In robotic operating-room interaction, the "Surgical Agent Orchestration Platform for Voice-directed Patient Data Interaction" presents SAOP as a hierarchical multi-agent system for da Vinci surgery, enabling voice-driven retrieval of patient information, manipulation of CT views, and navigation of 3D anatomical overlays on surgical video (Park et al., 10 Nov 2025). Its emphasis on workflow continuity, multimodal interaction, and robustness to speech-recognition errors provides another nearby point in the design space of surgical AI systems intended for active procedural use.
A broader conceptual context is provided by "Can We Revitalize Interventional Healthcare with AI-XR Surgical Metaverses?" which frames AI-XR surgery as a workflow spanning preoperative planning, consultation, intraoperative guidance, training, telementoring, and telesurgery, while insisting that such systems must be secure, robust, trustworthy, and clinically dependable (Qayyum et al., 2023).

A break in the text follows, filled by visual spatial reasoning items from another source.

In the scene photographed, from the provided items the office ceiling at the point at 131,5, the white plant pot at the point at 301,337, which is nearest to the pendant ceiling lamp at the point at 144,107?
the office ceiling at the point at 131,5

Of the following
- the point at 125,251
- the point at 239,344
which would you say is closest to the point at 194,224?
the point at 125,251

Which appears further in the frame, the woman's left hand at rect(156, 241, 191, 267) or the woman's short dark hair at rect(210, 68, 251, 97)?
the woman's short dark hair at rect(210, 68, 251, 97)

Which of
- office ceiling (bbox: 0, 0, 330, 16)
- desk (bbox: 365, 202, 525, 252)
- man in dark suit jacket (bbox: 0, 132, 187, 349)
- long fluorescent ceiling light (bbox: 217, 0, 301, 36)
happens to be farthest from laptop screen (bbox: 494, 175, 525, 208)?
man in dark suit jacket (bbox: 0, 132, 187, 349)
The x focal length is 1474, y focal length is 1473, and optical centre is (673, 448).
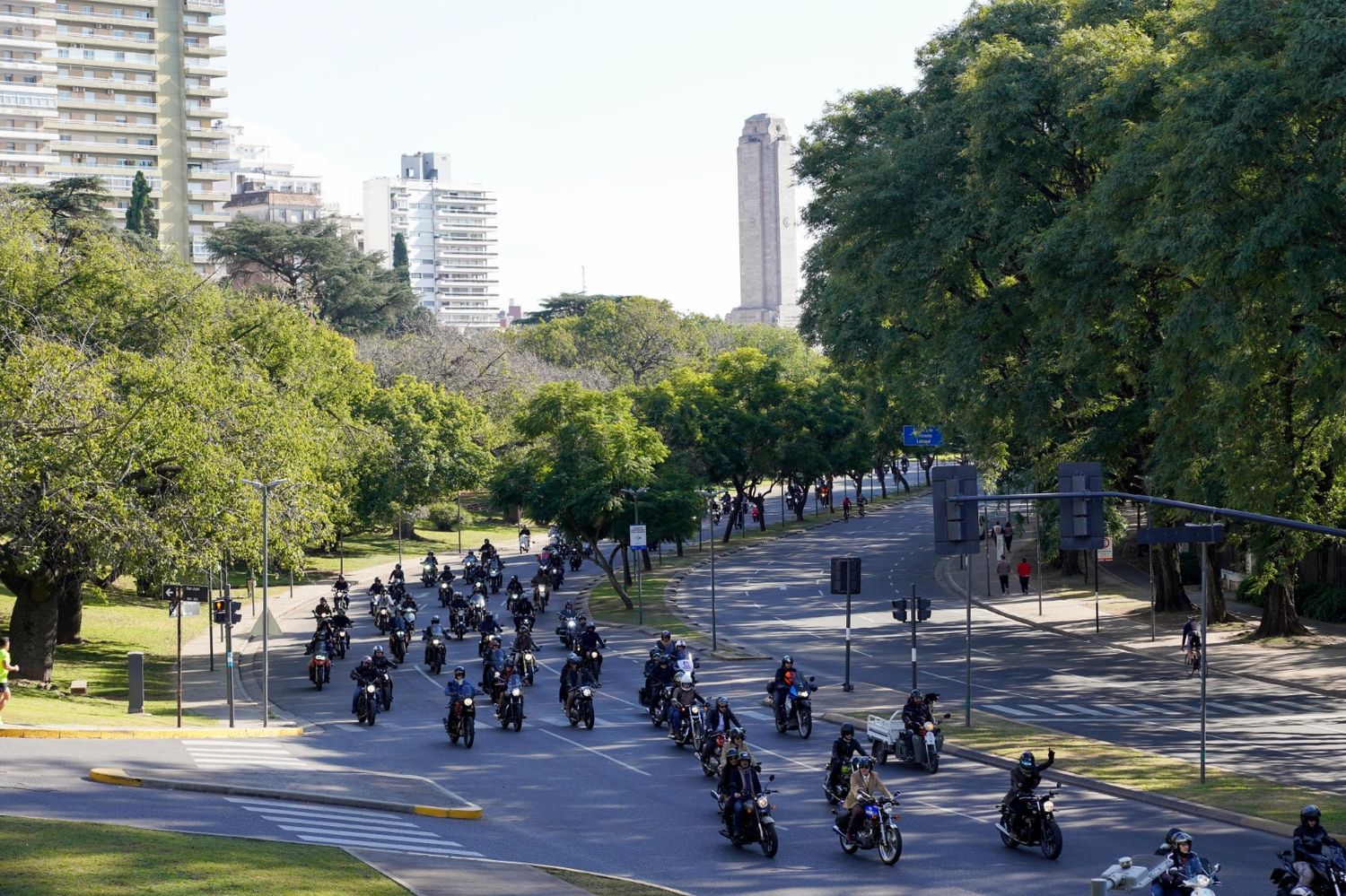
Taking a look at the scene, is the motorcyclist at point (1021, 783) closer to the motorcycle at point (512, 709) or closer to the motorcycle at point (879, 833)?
the motorcycle at point (879, 833)

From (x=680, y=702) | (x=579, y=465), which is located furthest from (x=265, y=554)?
(x=579, y=465)

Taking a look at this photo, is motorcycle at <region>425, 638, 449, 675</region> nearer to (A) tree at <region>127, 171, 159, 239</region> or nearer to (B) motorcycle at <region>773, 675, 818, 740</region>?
(B) motorcycle at <region>773, 675, 818, 740</region>

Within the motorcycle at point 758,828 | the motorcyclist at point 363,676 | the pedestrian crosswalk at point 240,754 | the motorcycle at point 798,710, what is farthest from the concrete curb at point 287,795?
the motorcyclist at point 363,676

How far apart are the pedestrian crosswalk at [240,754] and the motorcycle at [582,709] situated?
619 centimetres

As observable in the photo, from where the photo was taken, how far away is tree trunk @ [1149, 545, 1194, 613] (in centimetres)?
4919

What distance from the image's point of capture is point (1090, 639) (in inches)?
1818

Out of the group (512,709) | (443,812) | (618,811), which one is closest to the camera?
(443,812)

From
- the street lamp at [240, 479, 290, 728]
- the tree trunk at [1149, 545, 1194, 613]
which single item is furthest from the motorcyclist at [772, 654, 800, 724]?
the tree trunk at [1149, 545, 1194, 613]

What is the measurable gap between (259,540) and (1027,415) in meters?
21.8

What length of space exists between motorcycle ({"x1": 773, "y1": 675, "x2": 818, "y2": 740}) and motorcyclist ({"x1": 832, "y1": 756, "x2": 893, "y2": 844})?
32.8 feet

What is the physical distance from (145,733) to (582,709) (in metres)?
8.77

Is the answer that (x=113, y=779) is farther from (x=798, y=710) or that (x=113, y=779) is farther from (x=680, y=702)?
(x=798, y=710)

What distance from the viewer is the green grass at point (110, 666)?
30272mm

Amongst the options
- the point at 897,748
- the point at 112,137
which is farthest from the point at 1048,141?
the point at 112,137
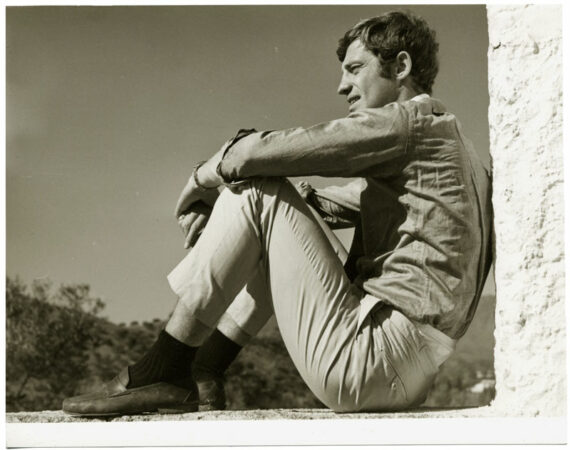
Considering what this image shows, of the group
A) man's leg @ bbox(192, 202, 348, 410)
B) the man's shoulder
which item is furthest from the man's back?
man's leg @ bbox(192, 202, 348, 410)

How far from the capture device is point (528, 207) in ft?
8.11

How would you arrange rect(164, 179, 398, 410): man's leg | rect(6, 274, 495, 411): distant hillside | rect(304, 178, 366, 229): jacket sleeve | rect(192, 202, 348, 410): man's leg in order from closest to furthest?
rect(164, 179, 398, 410): man's leg < rect(192, 202, 348, 410): man's leg < rect(304, 178, 366, 229): jacket sleeve < rect(6, 274, 495, 411): distant hillside

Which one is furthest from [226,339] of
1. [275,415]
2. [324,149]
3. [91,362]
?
[91,362]

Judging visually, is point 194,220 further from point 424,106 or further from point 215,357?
point 424,106

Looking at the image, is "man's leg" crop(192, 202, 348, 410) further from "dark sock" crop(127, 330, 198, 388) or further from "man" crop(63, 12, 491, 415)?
"dark sock" crop(127, 330, 198, 388)

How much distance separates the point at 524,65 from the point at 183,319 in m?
1.02

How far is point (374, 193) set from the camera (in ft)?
8.57

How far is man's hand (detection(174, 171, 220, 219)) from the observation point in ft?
8.63

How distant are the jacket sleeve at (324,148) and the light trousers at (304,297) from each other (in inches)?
2.2

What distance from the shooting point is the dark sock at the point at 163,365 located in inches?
96.4

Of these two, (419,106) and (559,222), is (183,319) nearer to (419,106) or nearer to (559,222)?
(419,106)

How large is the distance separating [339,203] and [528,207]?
64 centimetres

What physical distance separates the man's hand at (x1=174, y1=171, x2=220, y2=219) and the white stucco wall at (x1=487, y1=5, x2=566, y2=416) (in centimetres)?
71

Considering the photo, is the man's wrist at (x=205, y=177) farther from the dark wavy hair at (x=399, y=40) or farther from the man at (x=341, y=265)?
the dark wavy hair at (x=399, y=40)
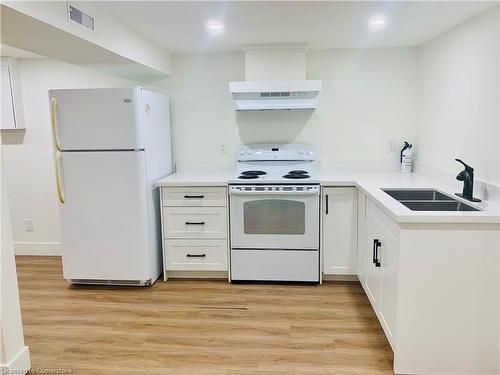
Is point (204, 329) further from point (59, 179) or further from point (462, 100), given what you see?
point (462, 100)

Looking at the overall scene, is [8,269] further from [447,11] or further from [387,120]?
[387,120]

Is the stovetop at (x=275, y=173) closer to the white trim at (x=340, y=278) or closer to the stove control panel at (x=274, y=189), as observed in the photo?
the stove control panel at (x=274, y=189)

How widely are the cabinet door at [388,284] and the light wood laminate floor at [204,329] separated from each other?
8.1 inches

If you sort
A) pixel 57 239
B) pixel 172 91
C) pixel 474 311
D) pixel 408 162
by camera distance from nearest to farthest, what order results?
pixel 474 311 < pixel 408 162 < pixel 172 91 < pixel 57 239

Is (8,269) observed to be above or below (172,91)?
below

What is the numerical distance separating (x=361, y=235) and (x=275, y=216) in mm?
719

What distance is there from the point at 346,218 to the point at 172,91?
2140 millimetres

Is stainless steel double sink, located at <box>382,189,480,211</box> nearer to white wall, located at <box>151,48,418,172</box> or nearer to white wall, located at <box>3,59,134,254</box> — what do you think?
white wall, located at <box>151,48,418,172</box>

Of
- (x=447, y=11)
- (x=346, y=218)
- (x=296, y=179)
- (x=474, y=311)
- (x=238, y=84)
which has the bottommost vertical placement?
(x=474, y=311)

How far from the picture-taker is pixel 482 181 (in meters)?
2.47

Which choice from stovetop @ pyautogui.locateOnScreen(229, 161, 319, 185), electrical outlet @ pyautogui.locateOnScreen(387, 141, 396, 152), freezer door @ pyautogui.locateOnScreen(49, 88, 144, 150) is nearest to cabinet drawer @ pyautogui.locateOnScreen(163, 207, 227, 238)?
stovetop @ pyautogui.locateOnScreen(229, 161, 319, 185)

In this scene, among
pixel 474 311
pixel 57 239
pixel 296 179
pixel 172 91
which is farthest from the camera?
pixel 57 239

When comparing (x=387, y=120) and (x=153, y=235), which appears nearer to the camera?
(x=153, y=235)

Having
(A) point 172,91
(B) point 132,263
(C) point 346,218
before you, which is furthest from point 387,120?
(B) point 132,263
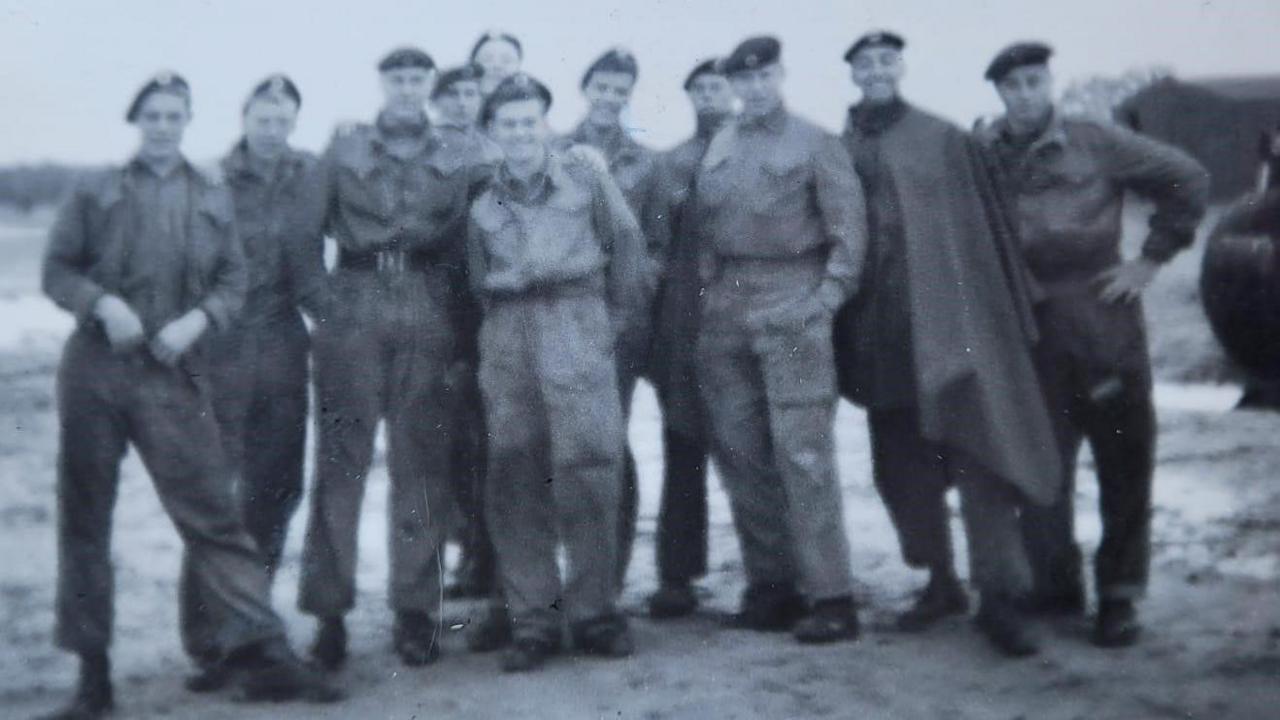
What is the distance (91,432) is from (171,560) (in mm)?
1977

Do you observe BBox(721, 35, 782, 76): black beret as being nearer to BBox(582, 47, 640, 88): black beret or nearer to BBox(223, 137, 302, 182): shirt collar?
BBox(582, 47, 640, 88): black beret

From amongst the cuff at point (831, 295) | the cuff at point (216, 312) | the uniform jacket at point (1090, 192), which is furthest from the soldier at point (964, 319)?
the cuff at point (216, 312)

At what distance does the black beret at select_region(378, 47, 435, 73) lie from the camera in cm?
457

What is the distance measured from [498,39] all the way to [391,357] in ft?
4.94

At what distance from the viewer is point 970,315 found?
4.62 m

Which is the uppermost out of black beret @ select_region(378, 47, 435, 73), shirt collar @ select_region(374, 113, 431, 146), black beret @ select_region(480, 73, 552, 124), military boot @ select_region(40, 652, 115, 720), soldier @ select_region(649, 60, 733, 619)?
black beret @ select_region(378, 47, 435, 73)

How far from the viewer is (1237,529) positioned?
5.89 metres

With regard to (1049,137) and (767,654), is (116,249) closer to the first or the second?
(767,654)

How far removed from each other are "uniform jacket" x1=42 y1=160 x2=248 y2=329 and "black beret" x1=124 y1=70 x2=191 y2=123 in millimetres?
163

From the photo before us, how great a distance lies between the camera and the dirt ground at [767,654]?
13.4 feet

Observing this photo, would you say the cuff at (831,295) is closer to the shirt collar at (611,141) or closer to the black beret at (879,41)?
the black beret at (879,41)

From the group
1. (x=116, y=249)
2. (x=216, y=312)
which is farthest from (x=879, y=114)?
(x=116, y=249)

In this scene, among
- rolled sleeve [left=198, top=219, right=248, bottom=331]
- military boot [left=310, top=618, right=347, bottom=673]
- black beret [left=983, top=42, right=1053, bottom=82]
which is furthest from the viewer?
black beret [left=983, top=42, right=1053, bottom=82]

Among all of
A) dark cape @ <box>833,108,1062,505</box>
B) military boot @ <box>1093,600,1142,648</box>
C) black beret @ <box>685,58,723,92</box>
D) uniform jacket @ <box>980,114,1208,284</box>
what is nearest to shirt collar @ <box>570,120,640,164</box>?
black beret @ <box>685,58,723,92</box>
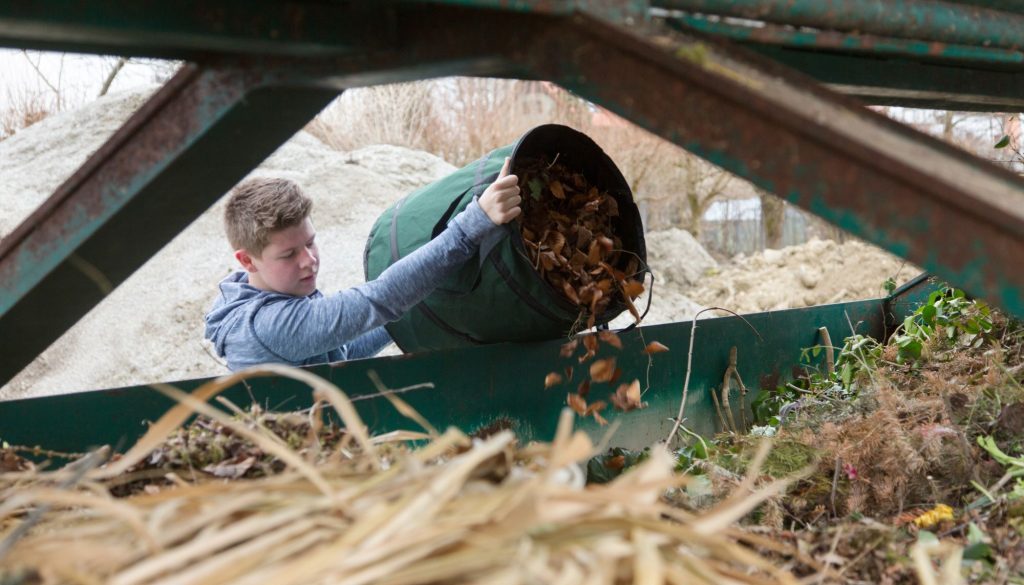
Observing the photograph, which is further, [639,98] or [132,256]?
[132,256]

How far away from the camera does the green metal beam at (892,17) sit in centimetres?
143

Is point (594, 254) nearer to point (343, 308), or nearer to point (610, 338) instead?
point (610, 338)

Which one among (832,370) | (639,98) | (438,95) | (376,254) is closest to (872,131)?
(639,98)

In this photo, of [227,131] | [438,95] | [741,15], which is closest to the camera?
[741,15]

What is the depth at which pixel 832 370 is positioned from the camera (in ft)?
12.8

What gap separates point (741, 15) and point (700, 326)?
7.25 ft

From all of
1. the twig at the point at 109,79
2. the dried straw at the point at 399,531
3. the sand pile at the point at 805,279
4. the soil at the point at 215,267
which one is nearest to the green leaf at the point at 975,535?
the dried straw at the point at 399,531

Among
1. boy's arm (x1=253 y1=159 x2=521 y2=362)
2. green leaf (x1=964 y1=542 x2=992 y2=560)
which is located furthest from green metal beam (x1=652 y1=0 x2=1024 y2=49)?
boy's arm (x1=253 y1=159 x2=521 y2=362)

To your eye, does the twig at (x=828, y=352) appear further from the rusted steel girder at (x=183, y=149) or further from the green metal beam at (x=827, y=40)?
the rusted steel girder at (x=183, y=149)

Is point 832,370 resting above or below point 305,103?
below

Its proof-of-concept “immersive surgical attack” on incision point localization shows that even minute manipulations of a digital twin can shift planned incision locations in clinically meaningful ways. This security perspective is especially relevant to any future extension of SurgX-style systems into immersive or operative environments.
Taken together, these neighboring systems clarify that SurgX is best understood not as a single canonical product but as a name attached to two distinct surgical AI formulations: one oriented toward explanation of temporal video recognition, the other toward patient-specific reconstruction from sparse intraoperative imaging. The former treats interpretability as the central problem; the latter treats anatomically useful reconstruction without pretraining as the central problem. Their coexistence under the same label reflects the breadth of current surgical AI research rather than a unified technical lineage.